- Set exercise: Return each line of the material that contains the string "instances". Case counts.

━━ Data to process

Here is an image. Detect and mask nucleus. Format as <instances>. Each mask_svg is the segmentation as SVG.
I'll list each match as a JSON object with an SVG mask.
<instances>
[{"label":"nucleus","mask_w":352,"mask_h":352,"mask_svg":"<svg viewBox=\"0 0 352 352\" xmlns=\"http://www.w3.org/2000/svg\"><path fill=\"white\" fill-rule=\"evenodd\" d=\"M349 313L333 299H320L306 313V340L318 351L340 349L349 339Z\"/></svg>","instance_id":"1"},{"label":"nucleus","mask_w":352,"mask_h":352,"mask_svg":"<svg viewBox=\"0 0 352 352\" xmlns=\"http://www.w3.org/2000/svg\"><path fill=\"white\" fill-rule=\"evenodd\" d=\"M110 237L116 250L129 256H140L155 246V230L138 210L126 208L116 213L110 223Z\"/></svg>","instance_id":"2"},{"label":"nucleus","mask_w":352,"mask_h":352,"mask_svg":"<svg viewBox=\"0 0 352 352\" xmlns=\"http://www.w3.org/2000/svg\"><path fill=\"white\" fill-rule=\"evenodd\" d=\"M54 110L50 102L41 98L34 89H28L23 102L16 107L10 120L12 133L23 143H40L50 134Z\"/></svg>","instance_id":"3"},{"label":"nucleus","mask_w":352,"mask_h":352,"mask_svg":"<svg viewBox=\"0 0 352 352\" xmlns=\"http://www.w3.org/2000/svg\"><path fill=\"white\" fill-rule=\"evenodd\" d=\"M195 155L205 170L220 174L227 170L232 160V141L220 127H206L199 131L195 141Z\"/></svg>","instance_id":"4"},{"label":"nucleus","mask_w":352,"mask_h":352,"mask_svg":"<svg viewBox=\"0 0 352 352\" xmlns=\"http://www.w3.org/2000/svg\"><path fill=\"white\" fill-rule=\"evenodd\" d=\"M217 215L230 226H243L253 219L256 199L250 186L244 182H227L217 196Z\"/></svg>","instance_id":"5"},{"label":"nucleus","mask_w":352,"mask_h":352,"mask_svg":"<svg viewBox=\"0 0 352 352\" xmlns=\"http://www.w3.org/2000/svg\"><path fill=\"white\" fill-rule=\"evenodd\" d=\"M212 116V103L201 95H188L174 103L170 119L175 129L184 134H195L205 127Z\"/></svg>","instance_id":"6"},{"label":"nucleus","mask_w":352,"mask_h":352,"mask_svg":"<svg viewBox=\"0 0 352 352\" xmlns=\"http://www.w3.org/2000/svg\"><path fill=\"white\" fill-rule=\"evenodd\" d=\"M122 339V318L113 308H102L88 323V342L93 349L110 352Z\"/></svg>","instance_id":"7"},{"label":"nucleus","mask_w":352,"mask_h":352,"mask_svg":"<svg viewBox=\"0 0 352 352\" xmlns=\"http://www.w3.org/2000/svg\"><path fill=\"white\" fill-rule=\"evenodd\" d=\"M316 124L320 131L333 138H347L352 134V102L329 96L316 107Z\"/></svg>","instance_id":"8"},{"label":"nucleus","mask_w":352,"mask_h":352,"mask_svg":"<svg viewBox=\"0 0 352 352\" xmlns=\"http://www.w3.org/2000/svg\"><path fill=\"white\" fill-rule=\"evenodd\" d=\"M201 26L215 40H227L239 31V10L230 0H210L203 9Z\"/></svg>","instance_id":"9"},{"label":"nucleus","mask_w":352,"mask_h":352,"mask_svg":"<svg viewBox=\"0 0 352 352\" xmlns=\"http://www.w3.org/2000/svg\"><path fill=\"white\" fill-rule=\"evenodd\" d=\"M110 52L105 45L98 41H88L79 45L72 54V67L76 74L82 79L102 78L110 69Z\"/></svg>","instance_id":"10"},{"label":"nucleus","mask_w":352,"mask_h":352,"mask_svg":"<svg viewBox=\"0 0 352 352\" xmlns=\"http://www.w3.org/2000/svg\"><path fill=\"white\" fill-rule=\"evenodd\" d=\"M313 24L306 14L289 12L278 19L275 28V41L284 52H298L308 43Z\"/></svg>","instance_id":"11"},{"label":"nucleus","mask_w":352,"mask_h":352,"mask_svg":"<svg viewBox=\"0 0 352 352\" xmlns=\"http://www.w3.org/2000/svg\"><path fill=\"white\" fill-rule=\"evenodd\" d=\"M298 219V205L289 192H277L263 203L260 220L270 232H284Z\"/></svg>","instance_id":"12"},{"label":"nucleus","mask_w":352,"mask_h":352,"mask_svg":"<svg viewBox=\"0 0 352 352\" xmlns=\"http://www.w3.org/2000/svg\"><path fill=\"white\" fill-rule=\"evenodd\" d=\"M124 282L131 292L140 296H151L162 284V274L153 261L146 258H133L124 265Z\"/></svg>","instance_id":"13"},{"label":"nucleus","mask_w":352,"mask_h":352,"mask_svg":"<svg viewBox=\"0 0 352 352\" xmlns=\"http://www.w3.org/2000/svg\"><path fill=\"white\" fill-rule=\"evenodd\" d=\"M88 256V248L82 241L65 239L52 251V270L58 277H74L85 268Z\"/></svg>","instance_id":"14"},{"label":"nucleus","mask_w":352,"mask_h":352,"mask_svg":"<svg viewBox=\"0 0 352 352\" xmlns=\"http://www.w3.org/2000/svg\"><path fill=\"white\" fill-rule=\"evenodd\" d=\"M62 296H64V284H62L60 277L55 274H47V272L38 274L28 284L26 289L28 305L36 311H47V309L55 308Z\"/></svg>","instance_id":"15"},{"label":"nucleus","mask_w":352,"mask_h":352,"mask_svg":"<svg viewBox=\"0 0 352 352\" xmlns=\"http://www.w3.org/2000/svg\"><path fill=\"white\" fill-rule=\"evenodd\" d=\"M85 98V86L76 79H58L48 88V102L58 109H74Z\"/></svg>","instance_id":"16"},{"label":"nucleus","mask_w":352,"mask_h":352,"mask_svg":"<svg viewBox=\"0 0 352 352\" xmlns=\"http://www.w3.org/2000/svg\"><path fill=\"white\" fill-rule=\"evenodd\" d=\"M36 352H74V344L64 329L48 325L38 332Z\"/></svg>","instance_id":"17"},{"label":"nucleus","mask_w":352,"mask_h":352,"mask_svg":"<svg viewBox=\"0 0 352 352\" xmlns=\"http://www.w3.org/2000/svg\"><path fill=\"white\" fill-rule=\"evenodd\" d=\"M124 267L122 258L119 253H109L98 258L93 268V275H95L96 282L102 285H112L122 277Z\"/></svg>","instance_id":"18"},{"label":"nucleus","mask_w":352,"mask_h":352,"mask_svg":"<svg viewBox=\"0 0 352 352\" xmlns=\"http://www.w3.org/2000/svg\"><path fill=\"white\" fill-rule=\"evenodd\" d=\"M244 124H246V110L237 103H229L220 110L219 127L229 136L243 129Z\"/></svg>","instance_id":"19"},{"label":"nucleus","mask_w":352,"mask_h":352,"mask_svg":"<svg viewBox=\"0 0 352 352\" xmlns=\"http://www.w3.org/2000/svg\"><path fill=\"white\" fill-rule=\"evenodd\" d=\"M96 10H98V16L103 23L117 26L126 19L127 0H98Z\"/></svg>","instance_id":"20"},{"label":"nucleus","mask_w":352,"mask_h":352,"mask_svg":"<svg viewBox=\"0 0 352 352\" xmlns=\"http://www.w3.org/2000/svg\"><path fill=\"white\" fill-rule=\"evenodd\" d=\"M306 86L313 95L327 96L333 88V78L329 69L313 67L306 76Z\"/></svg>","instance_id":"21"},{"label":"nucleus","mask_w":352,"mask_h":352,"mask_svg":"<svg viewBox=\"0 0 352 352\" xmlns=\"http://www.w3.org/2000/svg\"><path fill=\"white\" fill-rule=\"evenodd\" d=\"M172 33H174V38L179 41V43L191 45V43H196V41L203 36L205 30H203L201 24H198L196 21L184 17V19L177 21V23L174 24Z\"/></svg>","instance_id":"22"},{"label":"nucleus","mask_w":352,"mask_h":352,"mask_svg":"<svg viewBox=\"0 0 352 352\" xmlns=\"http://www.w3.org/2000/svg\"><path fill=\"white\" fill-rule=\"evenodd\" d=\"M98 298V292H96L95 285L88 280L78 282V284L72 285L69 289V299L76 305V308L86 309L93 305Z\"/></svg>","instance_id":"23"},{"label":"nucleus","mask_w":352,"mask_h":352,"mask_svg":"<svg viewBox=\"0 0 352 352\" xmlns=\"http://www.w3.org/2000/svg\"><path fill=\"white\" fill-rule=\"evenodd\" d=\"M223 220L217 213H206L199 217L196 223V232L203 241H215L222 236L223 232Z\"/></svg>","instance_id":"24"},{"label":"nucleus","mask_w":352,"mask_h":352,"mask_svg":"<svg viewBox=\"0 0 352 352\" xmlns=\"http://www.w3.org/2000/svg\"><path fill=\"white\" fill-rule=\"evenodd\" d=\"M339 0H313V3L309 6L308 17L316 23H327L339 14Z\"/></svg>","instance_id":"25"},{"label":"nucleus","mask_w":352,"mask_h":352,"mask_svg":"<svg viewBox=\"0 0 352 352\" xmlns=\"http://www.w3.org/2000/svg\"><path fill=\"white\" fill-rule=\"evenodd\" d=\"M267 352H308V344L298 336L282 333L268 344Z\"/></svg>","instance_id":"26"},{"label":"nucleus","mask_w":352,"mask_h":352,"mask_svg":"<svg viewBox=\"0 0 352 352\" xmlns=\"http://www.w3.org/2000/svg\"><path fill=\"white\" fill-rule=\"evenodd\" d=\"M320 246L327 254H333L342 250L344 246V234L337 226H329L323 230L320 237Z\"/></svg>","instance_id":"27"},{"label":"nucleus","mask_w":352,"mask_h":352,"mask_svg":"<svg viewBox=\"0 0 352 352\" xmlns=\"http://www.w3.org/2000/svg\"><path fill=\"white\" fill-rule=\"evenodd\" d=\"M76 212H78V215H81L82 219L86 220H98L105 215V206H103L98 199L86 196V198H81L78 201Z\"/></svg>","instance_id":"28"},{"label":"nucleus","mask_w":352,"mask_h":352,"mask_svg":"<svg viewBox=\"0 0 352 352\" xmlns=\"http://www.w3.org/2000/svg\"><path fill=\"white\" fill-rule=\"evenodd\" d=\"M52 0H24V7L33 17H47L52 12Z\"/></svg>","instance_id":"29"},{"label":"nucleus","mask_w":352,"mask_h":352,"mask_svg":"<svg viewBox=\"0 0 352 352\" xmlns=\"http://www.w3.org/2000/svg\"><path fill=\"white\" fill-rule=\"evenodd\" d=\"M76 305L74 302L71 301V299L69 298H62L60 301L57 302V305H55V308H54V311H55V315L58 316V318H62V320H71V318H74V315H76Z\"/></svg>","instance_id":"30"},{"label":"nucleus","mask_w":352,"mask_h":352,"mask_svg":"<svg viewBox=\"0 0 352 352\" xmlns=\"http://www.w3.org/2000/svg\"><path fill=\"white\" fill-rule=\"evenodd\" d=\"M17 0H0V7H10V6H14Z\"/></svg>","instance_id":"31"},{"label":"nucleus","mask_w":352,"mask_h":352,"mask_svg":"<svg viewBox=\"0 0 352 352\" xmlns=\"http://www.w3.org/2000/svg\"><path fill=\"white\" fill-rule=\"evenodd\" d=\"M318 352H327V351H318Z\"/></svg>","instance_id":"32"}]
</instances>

━━━━

- Written response:
Here is an image. Detect and mask nucleus. Format as <instances>. Each mask_svg is the segmentation as SVG.
<instances>
</instances>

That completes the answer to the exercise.